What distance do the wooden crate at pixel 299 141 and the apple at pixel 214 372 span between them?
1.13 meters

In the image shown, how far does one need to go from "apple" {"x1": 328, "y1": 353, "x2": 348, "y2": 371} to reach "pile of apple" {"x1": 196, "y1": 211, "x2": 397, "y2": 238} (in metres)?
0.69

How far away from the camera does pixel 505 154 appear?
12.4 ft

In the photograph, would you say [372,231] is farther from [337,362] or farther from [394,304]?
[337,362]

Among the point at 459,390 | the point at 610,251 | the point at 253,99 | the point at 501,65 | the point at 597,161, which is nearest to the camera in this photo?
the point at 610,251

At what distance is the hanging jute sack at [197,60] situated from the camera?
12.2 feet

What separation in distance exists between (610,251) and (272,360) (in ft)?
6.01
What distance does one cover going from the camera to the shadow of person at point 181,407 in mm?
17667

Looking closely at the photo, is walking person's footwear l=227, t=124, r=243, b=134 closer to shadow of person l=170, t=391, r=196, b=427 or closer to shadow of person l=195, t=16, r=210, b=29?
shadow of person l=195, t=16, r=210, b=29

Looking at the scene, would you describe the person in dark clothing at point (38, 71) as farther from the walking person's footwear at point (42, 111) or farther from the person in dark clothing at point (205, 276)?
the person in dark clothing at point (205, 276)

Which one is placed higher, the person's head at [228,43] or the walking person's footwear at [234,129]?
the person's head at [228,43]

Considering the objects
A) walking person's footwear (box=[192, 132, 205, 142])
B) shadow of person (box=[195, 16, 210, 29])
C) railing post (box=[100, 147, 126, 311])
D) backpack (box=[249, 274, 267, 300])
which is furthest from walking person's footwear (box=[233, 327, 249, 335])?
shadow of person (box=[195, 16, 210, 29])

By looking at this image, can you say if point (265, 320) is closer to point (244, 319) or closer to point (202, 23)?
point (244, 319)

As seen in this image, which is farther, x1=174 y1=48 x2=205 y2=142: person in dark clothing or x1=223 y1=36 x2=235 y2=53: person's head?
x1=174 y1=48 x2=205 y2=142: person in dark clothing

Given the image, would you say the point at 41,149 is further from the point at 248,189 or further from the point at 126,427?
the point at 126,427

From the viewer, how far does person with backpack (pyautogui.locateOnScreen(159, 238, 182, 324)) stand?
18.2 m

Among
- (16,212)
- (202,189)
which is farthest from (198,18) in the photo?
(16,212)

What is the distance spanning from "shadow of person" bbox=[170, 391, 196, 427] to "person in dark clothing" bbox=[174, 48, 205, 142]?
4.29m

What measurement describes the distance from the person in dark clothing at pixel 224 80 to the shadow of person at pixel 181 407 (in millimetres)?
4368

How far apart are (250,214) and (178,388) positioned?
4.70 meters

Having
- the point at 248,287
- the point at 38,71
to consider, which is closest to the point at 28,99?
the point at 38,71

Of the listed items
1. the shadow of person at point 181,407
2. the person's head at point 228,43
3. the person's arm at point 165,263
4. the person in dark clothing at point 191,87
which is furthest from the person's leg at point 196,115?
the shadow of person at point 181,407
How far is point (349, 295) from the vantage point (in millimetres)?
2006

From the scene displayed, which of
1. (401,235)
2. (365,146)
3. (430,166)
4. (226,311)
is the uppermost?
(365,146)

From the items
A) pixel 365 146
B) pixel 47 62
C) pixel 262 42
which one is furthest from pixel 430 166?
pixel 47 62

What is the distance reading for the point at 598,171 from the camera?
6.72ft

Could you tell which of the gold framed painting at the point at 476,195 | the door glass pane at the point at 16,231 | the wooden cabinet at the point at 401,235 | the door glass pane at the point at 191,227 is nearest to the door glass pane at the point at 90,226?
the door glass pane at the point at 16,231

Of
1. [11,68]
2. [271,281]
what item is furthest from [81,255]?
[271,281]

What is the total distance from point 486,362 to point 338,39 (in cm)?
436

********************

Reproduce, word for word, the part of the items that opens with the line containing "What is the distance spanning" and runs through the end of the items.

What is the distance spanning from "shadow of person" bbox=[170, 391, 196, 427] to "person in dark clothing" bbox=[174, 48, 205, 142]?
4.29m

What measurement describes the distance from the person in dark clothing at pixel 224 80 to the shadow of person at pixel 181 407 (in millimetres)?
4368

How far apart are (250,214) and (178,388) positioned?
4.70 meters

Having
- the point at 248,287
- the point at 38,71
to consider, which is closest to the point at 28,99?
the point at 38,71

Of the listed items
1. the shadow of person at point 181,407
2. the person's head at point 228,43
3. the person's arm at point 165,263
4. the person in dark clothing at point 191,87
which is furthest from the person's leg at point 196,115?
the shadow of person at point 181,407
How far is point (349, 295) from the vantage point (in millimetres)?
2006

From the scene displayed, which of
1. (401,235)
2. (365,146)
3. (430,166)
4. (226,311)
is the uppermost?
(365,146)

From the items
A) pixel 365 146
B) pixel 47 62
C) pixel 262 42
which one is furthest from pixel 430 166?
pixel 47 62

What is the distance reading for the point at 598,171 from the camera?
6.72ft

Could you tell which of the gold framed painting at the point at 476,195 | the door glass pane at the point at 16,231 | the wooden cabinet at the point at 401,235 | the door glass pane at the point at 191,227 is nearest to the door glass pane at the point at 90,226?
the door glass pane at the point at 16,231

Of
1. [11,68]
2. [271,281]
what item is furthest from [81,255]?
[271,281]

What is the total distance from point 486,362 to point 338,39 (in cm)?
436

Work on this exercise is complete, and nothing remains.